Jurgens scored 13, 11 in the first half while Lacis scored 11 and Thompson, nine.

“Give Oral Roberts a ton of credit,” Musselman said.  “I thought they played really, really well, played really hard. We made a decision that we were going to try to limit No. 0 (Obanor) as best we could on his pick and pops. I thought we did a really good job limiting him to seven field goals attempted, Justin Smith ( did a great job. We just felt there was no way we could let both 0 (Obanor) and 3 (Abmas) have big games.”

Apparently ORU had a similar plan for Arkansas SEC Freshman of the Year Moses Moody.

Moody needed 20 shots, only hitting four, to score 14 points helped by 6 of 7 from the free throw line.

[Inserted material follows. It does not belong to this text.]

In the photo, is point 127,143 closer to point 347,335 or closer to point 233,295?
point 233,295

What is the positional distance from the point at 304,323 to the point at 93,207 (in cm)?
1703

But in hampering Moody, the Golden Eagles paid the price of Tate scoring 22, hitting Arkansas’ only three in nine team tries, ands devastating ORU as an inside scorer and facilitator, six assists, against one turnover plus four rebounds.

Aside from defending against Obanor, graduate transfer forward Smith, mostly playing 6-7  center as  Musselman elected to go with a smaller lineup, double-doubled with 12 points and a game-leading 14 rebounds.

Arkansas dominated the boards, 58-32 over ORU Dec. 20 in Fayetteville, but was outrebounded, 21-20 for Saturday’s first half.

Arkansas erased the boards to a 25-15 second half tune with guards Moody and Desi Sills next with six each behind Smith’s 14 and Davis’ eight.

Now Baylor looms Monday night.

“We have got to take great care of the basketball against Baylor,” Musselman said.  “They’re very physical defensively.”